According to him, tourism is one industry that is poised to benefit quickly from the government’s move.

“Domestic tourism spending fell to RM40.4 billion last year from RM103.2 billion in 2019. Hence the situation is set to turn more positive with interstate travel now being permitted.

“For this year, perhaps in the fourth quarter the country would record a much stronger growth compared to the third quarter with the lifting of the interstate travel restrictions,” he told Bernama.

Mohd Afzanizam said the government’s move is important in terms of sustaining livelihoods and the economy as well as public health.

He said when the country’s economy was shuttered, many businesses experienced financial problems and some had to close down permanently. Similarly, individuals saw their income fall, with some who were in the T20 (top 20%) group being reclassified into the M40 group.

“Hence the move (to allow interstate travel) seems apt by factoring in the adult population’s vaccination rate of 90%.

“This means there’s a lower risk of infection as well improved immunity against the coronavirus. It also means the decision was made after taking into account the health aspect, not just based on emotions,” he said, adding that the public must nonetheless practise self-discipline in order to prevent the formation of new clusters and to keep the Covid-19 transmission rate low.

University of Malaya Faculty of Economics and Administration senior lecturer Dr Mohammad Tawfik Yaakub said interstate movements will help to restrengthen economic sectors via the cash flow from buying and selling – for example, in the retail, hospitality and food service businesses.

“This is the right move for reviving the domestic economy that was bleak previously due to the prolonged MCO period.

“I foresee the reemergence of the food service, retail and hospitality sectors. The rise of these three sectors will subsequently trigger the chain for comprehensive economic empowerment,” he said.

Hence, he forecast a stronger revenue growth for all sectors in the next one to two weeks.

Mohammad Tawfik noted that some constraints remained. For instance, the airline sector is being opened in phases both domestically and internationally, some shops would have to rethink their business strategies, and industries would remain cautious in expanding their workforce.

“The government does not limit the reopening to clusters or certain sectors. The announcement yesterday (Sunday) is on a full reopening, including for tourism — no more ‘bubble tourism’. This is seen as an economic boost,” he added.

Sunway University professor of economics Dr Yeah Kim Leng said the lifting of interstate travel restrictions was an eagerly awaited move towards a return to normalcy in the country’s social, business and economic activities.

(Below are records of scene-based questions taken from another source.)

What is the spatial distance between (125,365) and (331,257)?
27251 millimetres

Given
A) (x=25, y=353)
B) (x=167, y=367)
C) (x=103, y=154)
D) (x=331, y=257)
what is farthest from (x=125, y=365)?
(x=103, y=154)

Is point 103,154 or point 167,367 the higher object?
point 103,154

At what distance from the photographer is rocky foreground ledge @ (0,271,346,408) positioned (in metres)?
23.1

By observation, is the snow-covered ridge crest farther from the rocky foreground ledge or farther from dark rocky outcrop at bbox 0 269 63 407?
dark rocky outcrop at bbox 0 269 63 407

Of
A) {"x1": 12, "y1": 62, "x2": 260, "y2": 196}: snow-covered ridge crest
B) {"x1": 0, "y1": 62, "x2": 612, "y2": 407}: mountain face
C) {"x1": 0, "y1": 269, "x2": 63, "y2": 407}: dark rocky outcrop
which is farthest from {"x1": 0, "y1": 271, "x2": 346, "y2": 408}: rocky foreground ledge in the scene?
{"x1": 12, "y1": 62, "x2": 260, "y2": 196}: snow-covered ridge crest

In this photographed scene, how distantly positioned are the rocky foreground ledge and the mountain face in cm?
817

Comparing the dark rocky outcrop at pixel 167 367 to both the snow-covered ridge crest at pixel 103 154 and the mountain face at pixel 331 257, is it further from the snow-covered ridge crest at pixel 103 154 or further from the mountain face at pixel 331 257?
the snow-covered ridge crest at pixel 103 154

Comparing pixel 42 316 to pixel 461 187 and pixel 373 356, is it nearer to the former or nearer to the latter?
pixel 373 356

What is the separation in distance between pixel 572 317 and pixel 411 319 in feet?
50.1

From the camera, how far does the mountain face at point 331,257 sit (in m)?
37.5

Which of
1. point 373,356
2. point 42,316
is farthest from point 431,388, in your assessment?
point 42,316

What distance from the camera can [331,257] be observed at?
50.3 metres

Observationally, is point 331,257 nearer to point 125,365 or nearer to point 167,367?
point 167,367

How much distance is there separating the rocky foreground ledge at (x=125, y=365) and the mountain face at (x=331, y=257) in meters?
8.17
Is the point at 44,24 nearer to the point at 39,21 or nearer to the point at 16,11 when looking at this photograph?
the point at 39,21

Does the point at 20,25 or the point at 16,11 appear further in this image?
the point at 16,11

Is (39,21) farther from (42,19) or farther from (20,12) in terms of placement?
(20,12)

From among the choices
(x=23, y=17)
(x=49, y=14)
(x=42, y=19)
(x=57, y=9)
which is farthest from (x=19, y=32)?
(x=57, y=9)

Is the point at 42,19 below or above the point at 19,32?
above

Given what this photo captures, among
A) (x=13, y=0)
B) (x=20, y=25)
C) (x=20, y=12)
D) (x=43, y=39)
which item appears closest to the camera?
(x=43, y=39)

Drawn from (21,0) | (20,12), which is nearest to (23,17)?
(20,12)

He said it also signalled confidence that with most of the adult population fully vaccinated, the possibility of another virus resurgence will be less threatening in terms of causing the economy to be shut down.

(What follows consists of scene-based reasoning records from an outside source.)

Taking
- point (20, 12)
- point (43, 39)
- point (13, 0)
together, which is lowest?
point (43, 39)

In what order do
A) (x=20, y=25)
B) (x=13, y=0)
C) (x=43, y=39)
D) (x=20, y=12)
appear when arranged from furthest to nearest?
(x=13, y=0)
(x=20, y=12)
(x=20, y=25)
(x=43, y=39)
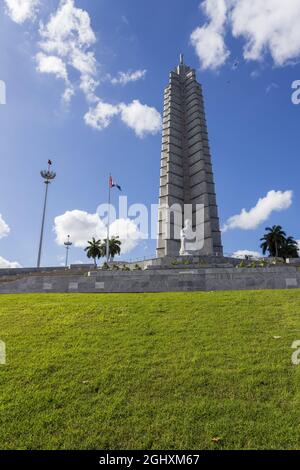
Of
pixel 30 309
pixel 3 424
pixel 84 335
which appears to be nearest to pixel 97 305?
pixel 30 309

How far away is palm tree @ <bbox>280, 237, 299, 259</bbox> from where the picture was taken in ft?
219

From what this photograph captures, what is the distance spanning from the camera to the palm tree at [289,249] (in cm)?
6688

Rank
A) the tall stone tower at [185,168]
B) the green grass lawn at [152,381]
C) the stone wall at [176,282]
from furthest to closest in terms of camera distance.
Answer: the tall stone tower at [185,168] → the stone wall at [176,282] → the green grass lawn at [152,381]

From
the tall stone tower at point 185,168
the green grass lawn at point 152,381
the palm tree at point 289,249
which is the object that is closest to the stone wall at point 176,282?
the green grass lawn at point 152,381

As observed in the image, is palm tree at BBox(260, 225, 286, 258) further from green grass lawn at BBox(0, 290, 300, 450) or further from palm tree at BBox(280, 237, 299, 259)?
green grass lawn at BBox(0, 290, 300, 450)

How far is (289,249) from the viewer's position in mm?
67500

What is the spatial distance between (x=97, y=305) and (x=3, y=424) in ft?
21.5

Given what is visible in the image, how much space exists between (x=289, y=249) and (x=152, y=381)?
67.9 metres

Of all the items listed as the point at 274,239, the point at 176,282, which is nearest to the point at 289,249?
the point at 274,239

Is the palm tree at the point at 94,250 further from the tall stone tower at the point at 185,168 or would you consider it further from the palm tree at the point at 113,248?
the tall stone tower at the point at 185,168

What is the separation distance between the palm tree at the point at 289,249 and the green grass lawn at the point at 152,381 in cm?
6142

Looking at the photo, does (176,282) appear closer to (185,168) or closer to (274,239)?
(185,168)
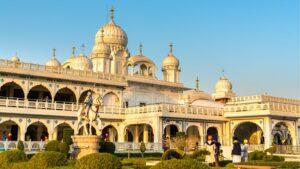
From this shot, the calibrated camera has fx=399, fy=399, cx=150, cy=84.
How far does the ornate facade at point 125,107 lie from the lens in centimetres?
3497

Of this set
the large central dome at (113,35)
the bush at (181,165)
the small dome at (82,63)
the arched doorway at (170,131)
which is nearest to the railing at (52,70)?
the arched doorway at (170,131)

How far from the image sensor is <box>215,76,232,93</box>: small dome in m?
57.2

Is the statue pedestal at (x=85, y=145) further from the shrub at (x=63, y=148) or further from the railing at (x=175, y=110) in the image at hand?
the railing at (x=175, y=110)

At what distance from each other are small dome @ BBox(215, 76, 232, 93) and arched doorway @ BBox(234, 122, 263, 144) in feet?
46.2

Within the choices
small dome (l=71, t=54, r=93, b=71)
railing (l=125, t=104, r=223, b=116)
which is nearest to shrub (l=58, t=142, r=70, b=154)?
railing (l=125, t=104, r=223, b=116)

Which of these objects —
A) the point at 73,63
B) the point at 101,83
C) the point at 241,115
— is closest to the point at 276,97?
the point at 241,115

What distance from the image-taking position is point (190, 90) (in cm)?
5031

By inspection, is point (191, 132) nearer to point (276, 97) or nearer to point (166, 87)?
point (166, 87)

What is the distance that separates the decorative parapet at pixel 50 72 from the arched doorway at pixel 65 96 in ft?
7.83

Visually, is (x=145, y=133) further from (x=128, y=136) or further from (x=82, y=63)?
(x=82, y=63)

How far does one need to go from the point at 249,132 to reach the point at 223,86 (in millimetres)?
14653

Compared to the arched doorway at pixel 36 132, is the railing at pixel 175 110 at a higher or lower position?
higher

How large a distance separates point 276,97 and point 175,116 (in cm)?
1376

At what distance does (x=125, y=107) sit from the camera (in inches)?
1629
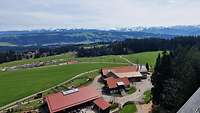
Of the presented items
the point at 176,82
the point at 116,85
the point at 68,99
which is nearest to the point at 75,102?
the point at 68,99

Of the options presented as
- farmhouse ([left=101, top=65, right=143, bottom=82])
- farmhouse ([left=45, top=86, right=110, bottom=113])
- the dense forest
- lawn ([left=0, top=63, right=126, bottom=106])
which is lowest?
lawn ([left=0, top=63, right=126, bottom=106])

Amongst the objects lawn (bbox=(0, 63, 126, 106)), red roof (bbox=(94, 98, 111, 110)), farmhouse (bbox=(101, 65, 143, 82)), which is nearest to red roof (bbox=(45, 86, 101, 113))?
red roof (bbox=(94, 98, 111, 110))

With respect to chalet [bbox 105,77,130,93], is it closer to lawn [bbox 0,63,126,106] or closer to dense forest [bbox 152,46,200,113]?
lawn [bbox 0,63,126,106]

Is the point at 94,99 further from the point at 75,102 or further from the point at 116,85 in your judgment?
the point at 116,85

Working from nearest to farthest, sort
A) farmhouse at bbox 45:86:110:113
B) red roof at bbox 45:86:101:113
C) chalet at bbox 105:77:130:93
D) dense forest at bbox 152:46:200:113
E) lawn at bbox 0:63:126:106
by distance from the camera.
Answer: dense forest at bbox 152:46:200:113, farmhouse at bbox 45:86:110:113, red roof at bbox 45:86:101:113, chalet at bbox 105:77:130:93, lawn at bbox 0:63:126:106

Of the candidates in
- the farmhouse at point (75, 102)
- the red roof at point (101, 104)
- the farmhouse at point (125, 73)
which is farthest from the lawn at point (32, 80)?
the red roof at point (101, 104)

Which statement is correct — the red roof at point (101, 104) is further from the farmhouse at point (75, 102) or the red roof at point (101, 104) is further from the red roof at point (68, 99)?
the red roof at point (68, 99)
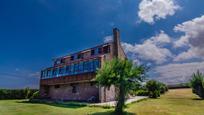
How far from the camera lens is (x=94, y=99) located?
30.3 m

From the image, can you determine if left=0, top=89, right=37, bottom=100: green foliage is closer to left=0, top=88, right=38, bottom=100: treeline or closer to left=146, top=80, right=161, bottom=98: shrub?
left=0, top=88, right=38, bottom=100: treeline

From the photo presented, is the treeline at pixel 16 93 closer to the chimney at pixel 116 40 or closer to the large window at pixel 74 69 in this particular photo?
the large window at pixel 74 69

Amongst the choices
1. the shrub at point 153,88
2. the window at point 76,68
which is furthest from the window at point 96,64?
the shrub at point 153,88

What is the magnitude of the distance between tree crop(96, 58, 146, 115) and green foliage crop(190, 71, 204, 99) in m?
15.7

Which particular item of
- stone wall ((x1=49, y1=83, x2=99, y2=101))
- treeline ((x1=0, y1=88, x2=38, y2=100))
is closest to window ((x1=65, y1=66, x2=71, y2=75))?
stone wall ((x1=49, y1=83, x2=99, y2=101))

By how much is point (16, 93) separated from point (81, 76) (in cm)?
2319

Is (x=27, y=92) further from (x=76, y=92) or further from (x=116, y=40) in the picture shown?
(x=116, y=40)

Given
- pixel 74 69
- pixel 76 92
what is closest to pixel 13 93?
pixel 76 92

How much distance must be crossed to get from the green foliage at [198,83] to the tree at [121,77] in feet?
51.4

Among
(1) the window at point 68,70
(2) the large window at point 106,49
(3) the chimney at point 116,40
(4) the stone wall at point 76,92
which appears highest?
(3) the chimney at point 116,40

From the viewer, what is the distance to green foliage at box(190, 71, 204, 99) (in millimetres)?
31220

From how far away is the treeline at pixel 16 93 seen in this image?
148 ft

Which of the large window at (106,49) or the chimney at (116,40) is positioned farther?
the chimney at (116,40)

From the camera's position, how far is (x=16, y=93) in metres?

“While many consumers and frontliners remain wary of vaccine breakthroughs and risk of being afflicted by the virus, the fuller reopening of the economy augurs well for a more sustained economic recovery and transition to the so-called ‘living with the virus’ phase,” he said.

Yeah said the small, but no less important, boost to domestic spending will strengthen the recovery that has been sustained thus far with strong production activities for exports.

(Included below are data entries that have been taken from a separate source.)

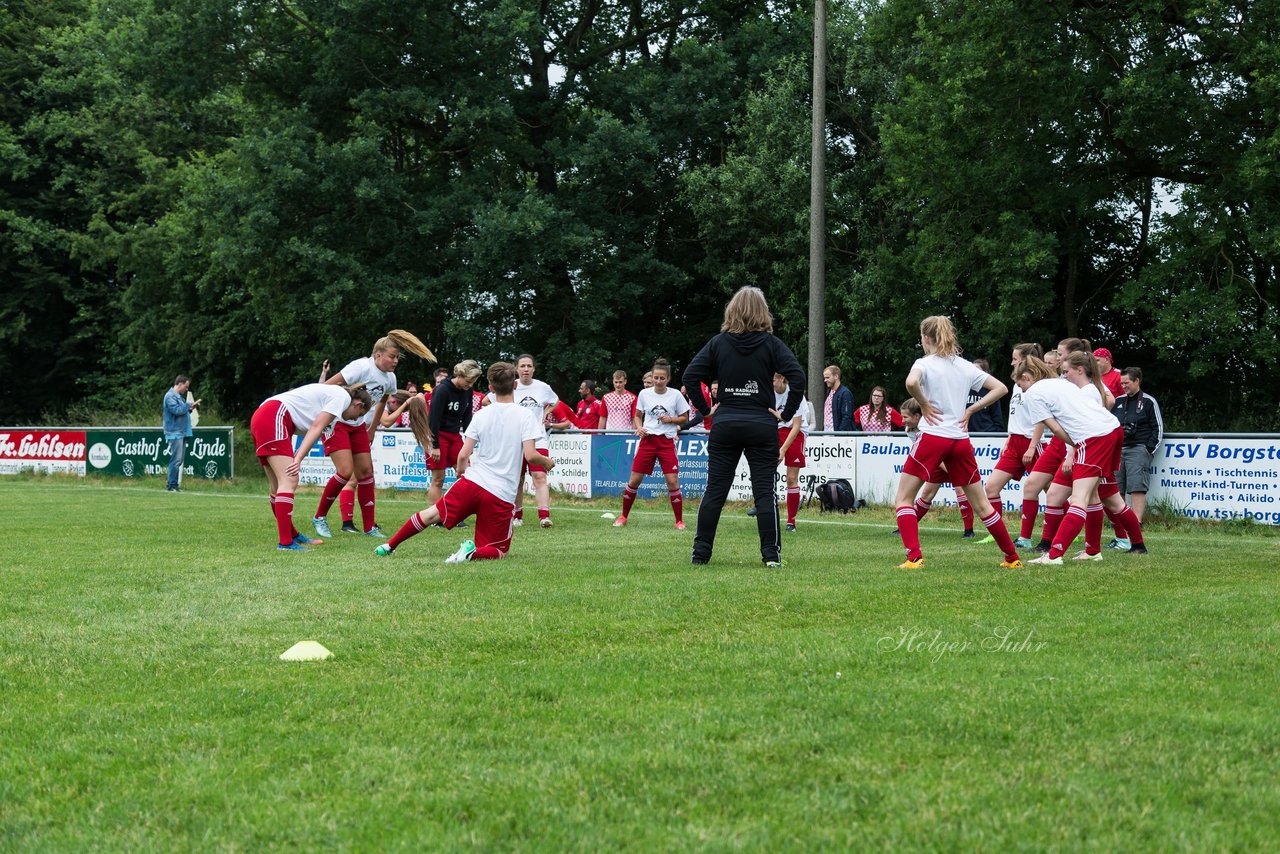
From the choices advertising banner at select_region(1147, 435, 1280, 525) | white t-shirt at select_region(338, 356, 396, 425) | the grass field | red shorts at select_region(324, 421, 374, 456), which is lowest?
the grass field

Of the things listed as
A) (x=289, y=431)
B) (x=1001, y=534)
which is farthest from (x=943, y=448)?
(x=289, y=431)

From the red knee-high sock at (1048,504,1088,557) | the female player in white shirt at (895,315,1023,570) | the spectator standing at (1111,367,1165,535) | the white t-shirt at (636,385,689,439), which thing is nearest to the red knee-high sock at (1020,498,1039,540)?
the red knee-high sock at (1048,504,1088,557)

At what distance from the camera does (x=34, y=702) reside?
17.3 ft

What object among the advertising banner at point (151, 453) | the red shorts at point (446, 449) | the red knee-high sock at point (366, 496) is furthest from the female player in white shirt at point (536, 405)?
→ the advertising banner at point (151, 453)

“The domestic sectors that have languished due to the restrictions on travel, social and business activities such as retail, food and beverage, transport, travel, hospitality and tourism-related industries will see some relief in the coming months.

“The consumption boost will likely be gradual as consumers will likely adopt a cautious ‘wait-and-see’ attitude due to the still-high but falling infection cases,” he added.